O material coletado será analisado por uma equipe de quatro arqueólogos e dois técnicos no laboratório de Arqueologia da Universidade do Estado da Bahia (Uneb), no campus de Senhor do Bonfim, no Centro-Norte da Bahia. Embora seja naturalmente um campo fértil à pesquisa do tipo, Salvador não possui cursos de Arqueologia – e vai na contramão do restante do Nordeste.

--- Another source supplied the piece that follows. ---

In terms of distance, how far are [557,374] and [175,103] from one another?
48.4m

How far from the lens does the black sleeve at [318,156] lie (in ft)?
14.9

“Salvador tem uma potencialidade arqueológica incrível. Primeiro, porque é a primeira capital do Brasil e ela foi construída para ser a capital. Para além disso, Salvador tem pesquisas de que a Praça da Sé foi uma aldeia indígena anterior à chega dos portugueses”, afirma a arqueóloga Tainã Moura Alcântara, do Museu de Arqueologia e Etnologia da Ufba. Maria Teresa Matos é diretora do Arquivo Público do Estado da Bahia (Foto: Mauro Akin Nassor/CORREIO) Obras no Arquivo custam R$ 2,3 milhões, mas não incluem climatização As obras de reforma do Arquivo Público do Estado da Bahia (Apeb) começaram em dezembro do ano passado. Além da construção de um anexo para funcionar como refeitório, depósito e sanitários – justamente no local onde foram encontrados os fragmentos –, também está prevista a reforma nas instalações elétrica e hidrossanitária, a instalação de um circuito fechado de TV, a pintura geral e a recuperação de todas as janelas, portas e reforma das esquadrias. O investimento é de R$ 2,3 milhões.

A climatização dos depósitos onde ficam os documentos e também das áreas técnicas, no entanto, não está inclusa no pacote, que tem previsão para ser entregue em nove meses, contados a partir de dezembro passado. De acordo com a diretora do Apeb, Maria Teresa Matos, a atual intervenção é considerada uma terceira etapa de obras no Arquivo, mas é necessário mais investimento.

“Novos investimentos estão sendo feitos e nós entendemos que são importantíssimos para a preservação do patrimônio, mas também fundamentais para a preservação do patrimônio arquivístico. Contudo, será necessário dar continuidade a outros investimentos e nós já estamos fazendo a gestão”, afirma.

Ao longo dos 39 anos em que o Apeb funciona na Quinta dos Padres – ou Quinta do Tanque –, houve tentativas de retirar a documentação de lá, justamente porque a umidade no local, onde já houve um tanque, não é propícia à preservação dos documentos.

O cuidado com o acervo é cobrado por pesquisadores: “É necessário um cuidado muito especial com a documentação, porque o local não é adequado e também tem a questão da prevenção de incêndios”, afirma o historiador Urano Andrade. O CORREIO encontrou extintores de incêndio no prédio, mas até que haja novos investimentos, a estratégia para manter os documentos será organizar as estantes de modo a aproveitar a ventilação natural.

Na atual etapa da obra também estão inclusas a iluminação externa, comunicação visual, restauração dos elementos arquitetônicos, restauração de bens artísticos móveis e integrados, além da recuperação de toda a estrutura e cobertura e das instalações mecânicas.

Em setembro do ano passado, o CORREIO mostrou a situação em que se encontrava o Apeb: além da parede descascada, havia fios soltos. Incêndios nunca foram registrados, mas de 2011 a 2013 o lugar, que recebe cerca de 500 pessoas por mês, funcionou sem energia elétrica, por conta do risco de curto-circuito.